Intel shocked employees Tuesday evening with word that it is sharply cutting employee compensation after reporting miserable financial results last week.
The chipmaker said it will slash base pay for employees above its midlevel ranks by at least 5% effective March 1, according to employees who heard the company’s announcement. Vice presidents will take a 10% cut, more senior executives will have a 15% haircut, and CEO Pat Gelsinger will get a 25% reduction in his base pay.
Hourly employees aren’t getting a pay cut and annual bonuses will remain. But Intel is cutting other incentives for all employees effective immediately.
It has suspended merit raises for all employees, suspended quarterly profit-sharing bonuses and employee recognition programs, and cut 401(k) retirement plan matching payments by half, to 2.5%.
“These changes are designed to impact our executive population more significantly and will help support the investments and overall workforce needed to accelerate our transformation and achieve our long-term strategy,” Intel spokesperson Will Moss said in a written statement. “We are grateful to our employees for their commitment to Intel and patience during this time as we know these changes are not easy.”
The website SemiAnalysis first reported Intel’s pay cuts, which follow on the heels of layoffs Intel announced last fall. Intel hasn’t disclosed how many people lost their jobs in Oregon, its largest site, but the company reported more than 500 layoffs in California.
The chipmaker sought to eliminate $3 billion in spending amid a steep fall in microprocessor demand from PC manufacturers and data center operators during 2022.
Intel’s outlook has continued to darken. The company reported Thursday that sales were down 32% last quarter, and it expects a 40% drop in revenue this quarter compared to the same period a year ago.
“We realize that we stumbled, we lost (market) share, we lost momentum,” Gelsinger told Wall Street analysts last week. But he indicated that Intel believes the worst is over: “We feel that stabilized this year.”
Investment analysts have warned that Intel’s “atrocious” financial results might prompt the company to reduce its quarterly dividend, which could trigger a major selloff in the stock.
Cutting employee compensation could help shore up Intel’s finances without more layoffs, but it could also push workers to leave the company for new jobs. Stock-based compensation represents an important portion of Intel’s total pay package, and workers had already been contending with a sharp decline in Intel’s share price.
Intel shares closed Tuesday at $28.26, a little more than half as valuable as they were last spring.
Tuesday’s news is also certain to devastate morale.
Employees said Gelsinger delivered the message in a somber, companywide address Tuesday evening.
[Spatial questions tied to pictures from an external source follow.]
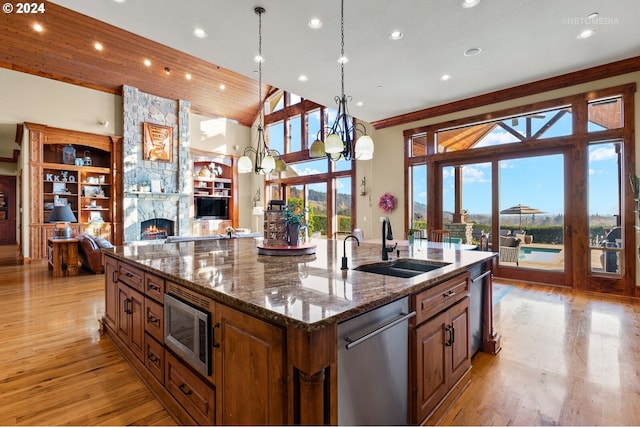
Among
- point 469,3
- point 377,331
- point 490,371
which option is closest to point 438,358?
point 377,331

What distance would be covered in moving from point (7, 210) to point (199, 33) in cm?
1266

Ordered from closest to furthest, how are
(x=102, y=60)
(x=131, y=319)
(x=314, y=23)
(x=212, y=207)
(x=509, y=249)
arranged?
(x=131, y=319) < (x=314, y=23) < (x=509, y=249) < (x=102, y=60) < (x=212, y=207)

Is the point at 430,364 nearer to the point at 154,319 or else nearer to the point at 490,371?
the point at 490,371

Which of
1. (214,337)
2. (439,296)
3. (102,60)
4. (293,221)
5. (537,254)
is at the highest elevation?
(102,60)

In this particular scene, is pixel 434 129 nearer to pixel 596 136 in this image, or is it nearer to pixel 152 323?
pixel 596 136

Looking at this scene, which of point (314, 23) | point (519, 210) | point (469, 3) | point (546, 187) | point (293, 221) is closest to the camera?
point (293, 221)

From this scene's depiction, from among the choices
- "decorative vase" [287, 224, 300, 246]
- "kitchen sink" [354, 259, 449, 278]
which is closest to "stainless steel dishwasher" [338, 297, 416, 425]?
"kitchen sink" [354, 259, 449, 278]

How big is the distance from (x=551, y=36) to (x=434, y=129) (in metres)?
2.76

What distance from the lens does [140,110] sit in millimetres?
8445

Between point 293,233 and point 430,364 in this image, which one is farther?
point 293,233

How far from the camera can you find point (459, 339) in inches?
81.7

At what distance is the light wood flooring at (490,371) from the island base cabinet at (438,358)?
175mm

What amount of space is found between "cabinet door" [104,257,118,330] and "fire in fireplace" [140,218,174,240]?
6.33 m

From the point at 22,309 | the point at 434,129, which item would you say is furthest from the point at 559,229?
the point at 22,309
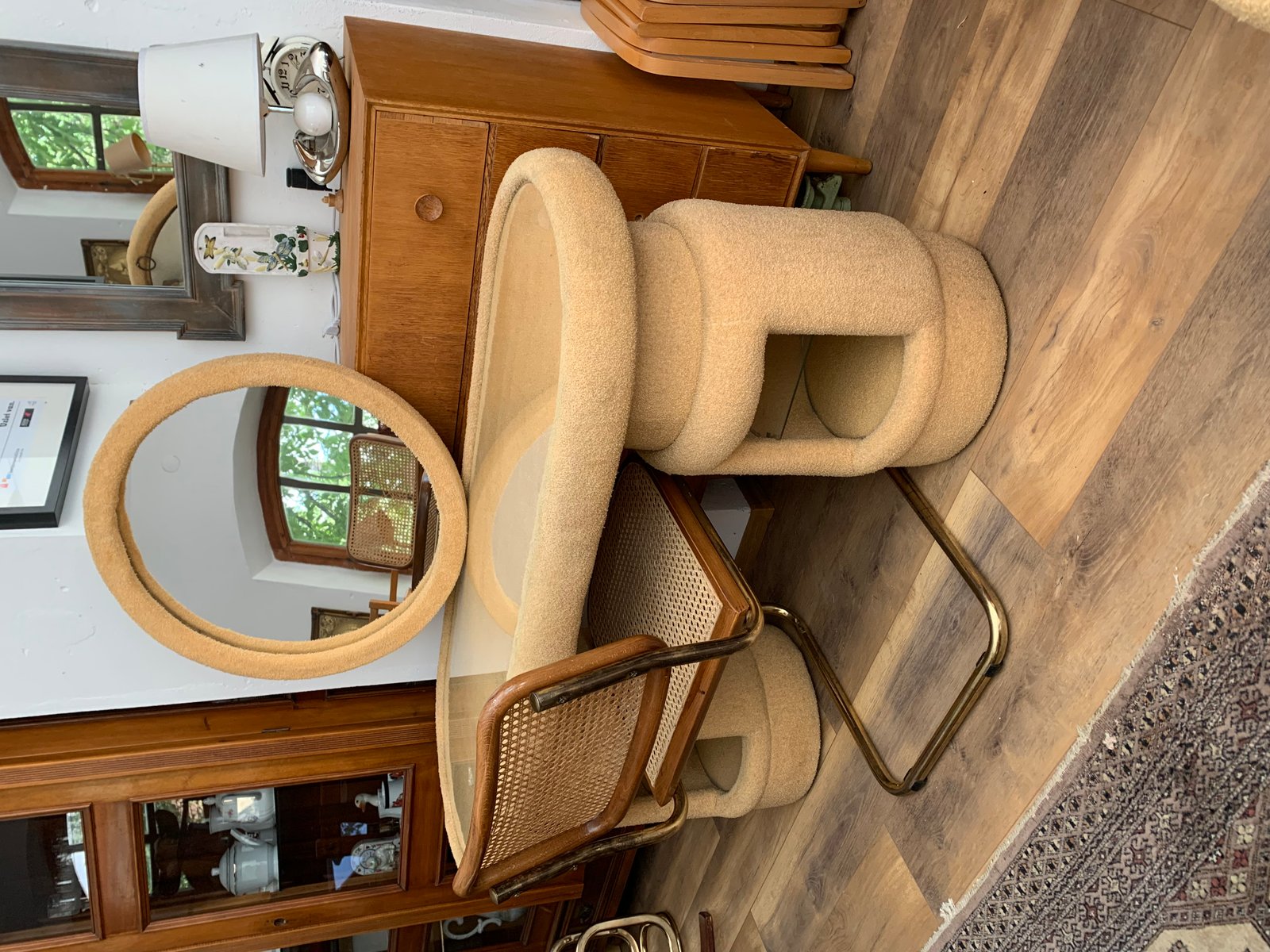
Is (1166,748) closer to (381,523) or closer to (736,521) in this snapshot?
(736,521)

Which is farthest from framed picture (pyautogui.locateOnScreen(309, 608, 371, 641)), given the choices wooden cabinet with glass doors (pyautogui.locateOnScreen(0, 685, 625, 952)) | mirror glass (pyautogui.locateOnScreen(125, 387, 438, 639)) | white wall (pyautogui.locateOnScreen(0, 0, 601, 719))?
wooden cabinet with glass doors (pyautogui.locateOnScreen(0, 685, 625, 952))

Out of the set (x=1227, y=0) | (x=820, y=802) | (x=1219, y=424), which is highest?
(x=1227, y=0)

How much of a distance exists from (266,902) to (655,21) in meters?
1.66

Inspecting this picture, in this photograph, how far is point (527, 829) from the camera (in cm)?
108

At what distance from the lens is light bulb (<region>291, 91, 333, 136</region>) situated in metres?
1.15

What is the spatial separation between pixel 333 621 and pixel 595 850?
480 millimetres

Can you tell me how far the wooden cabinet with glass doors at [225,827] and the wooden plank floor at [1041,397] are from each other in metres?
0.76

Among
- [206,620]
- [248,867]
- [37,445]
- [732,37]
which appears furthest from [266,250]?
[248,867]

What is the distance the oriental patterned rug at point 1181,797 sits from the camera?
0.71m

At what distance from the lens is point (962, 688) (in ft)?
3.57

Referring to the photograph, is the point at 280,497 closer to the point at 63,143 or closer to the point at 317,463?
the point at 317,463

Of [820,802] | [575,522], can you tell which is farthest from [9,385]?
[820,802]

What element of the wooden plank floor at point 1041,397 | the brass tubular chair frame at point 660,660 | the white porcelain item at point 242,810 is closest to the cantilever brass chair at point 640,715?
the brass tubular chair frame at point 660,660

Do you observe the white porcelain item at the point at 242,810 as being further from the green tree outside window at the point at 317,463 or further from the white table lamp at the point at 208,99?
the white table lamp at the point at 208,99
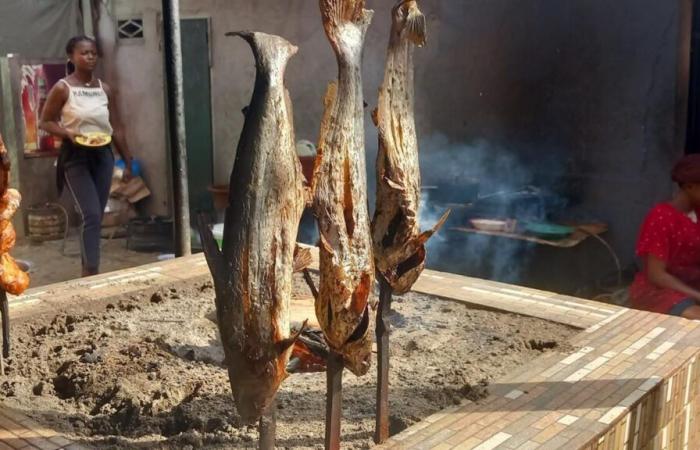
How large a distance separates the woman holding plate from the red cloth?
4.35 metres

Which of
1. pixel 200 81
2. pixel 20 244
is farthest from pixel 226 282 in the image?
pixel 20 244

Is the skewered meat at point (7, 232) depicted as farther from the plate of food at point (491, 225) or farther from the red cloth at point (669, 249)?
the plate of food at point (491, 225)

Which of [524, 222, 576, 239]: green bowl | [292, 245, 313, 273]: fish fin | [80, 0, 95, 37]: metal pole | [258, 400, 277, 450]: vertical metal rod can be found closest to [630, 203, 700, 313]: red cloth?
[524, 222, 576, 239]: green bowl


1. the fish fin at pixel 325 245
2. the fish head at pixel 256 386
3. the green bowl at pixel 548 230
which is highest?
the fish fin at pixel 325 245

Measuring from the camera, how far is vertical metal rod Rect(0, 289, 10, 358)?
3668 mm

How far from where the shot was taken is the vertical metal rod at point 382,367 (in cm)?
297

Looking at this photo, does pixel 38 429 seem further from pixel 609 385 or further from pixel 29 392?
pixel 609 385

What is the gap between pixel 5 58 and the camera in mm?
10164

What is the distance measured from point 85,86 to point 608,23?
191 inches

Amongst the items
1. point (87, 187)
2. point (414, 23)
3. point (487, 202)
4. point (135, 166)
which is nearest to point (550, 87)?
point (487, 202)

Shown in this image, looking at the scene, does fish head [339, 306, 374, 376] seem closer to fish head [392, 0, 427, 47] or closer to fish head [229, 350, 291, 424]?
fish head [229, 350, 291, 424]

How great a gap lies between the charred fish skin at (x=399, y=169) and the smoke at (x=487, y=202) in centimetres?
415

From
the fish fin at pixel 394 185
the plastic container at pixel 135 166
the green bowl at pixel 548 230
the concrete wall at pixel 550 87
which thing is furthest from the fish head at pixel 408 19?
the plastic container at pixel 135 166

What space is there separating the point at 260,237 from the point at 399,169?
2.71 feet
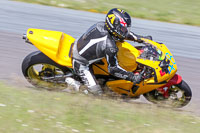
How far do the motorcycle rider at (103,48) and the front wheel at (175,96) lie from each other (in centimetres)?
66

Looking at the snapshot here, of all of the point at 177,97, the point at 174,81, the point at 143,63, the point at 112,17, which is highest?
the point at 112,17

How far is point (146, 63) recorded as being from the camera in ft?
18.9

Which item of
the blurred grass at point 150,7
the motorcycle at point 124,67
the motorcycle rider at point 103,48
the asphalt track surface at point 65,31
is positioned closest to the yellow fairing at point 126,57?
the motorcycle at point 124,67

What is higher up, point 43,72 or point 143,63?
point 143,63

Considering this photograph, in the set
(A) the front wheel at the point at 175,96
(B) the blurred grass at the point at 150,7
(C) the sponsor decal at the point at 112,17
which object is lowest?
(A) the front wheel at the point at 175,96

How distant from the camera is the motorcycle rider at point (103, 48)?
5473mm

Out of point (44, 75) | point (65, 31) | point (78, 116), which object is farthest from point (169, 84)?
point (65, 31)

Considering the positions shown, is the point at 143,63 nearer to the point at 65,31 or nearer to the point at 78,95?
the point at 78,95

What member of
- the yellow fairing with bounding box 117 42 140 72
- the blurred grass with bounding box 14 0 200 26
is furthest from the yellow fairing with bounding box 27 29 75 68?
the blurred grass with bounding box 14 0 200 26

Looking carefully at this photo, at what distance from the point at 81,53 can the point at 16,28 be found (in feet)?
15.3

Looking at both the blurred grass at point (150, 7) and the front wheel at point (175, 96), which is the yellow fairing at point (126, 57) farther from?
the blurred grass at point (150, 7)

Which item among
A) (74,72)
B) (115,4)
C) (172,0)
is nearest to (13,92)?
(74,72)

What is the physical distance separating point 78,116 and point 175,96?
2078mm

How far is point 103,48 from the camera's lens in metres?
5.54
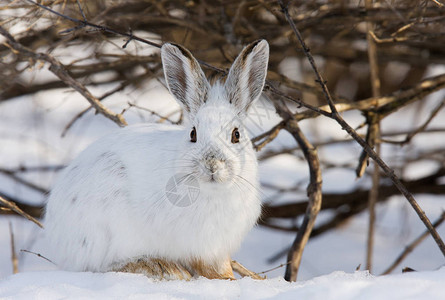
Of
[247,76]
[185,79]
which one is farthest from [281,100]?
[185,79]

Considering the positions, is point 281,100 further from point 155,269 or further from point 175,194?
point 155,269

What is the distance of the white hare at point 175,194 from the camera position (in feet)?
8.16

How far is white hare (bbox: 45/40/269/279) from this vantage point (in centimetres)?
249

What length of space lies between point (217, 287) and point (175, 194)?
43cm

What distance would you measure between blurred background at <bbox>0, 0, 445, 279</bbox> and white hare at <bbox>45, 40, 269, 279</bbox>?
35 cm

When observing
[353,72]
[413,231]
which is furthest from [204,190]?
[353,72]

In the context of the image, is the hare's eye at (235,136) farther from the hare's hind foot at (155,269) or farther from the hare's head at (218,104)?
the hare's hind foot at (155,269)

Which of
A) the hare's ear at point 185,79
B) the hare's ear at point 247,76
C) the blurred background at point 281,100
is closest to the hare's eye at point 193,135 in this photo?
the hare's ear at point 185,79

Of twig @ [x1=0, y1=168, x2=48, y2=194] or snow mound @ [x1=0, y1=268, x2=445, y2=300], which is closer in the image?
snow mound @ [x1=0, y1=268, x2=445, y2=300]

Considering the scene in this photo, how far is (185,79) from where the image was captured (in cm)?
263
They said he sought to rally employees by referencing hard times Intel endured during the 1980s, before it emerged as the world’s dominant chipmaker. He suggested the cuts could be reversed if Intel’s fortunes improve.
Intel lost the pole position in the industry over the past few years after a succession of manufacturing stumbles, and it’s far from clear whether Gelsinger can engineer another comeback. The company has committed to spend billions of dollars on new factories in Arizona, Ohio and Europe and says it has picked up its pace for introducing new generations of its chip technologies.
But rival Taiwan Semiconductor Manufacturing Co. continues to make its own advances, and many other chip companies, among them AMD and NVIDIA, contract with TSMC to make their chips. That has enabled them to take market share from Intel even as the broader market cools.
Intel didn’t say how many workers qualify for the pay cuts, but Intel’s compensation structure is weighted heavily toward its upper ranks. The reductions will have a profound impact in Oregon, home to Intel’s most advanced research and more than 20,000 employees.
In a rough calculation, state economist Josh Lehner estimated Intel’s pay cuts could reduce Oregon’s aggregate wages by $150 million to $200 million – about 0.15% of all wages statewide.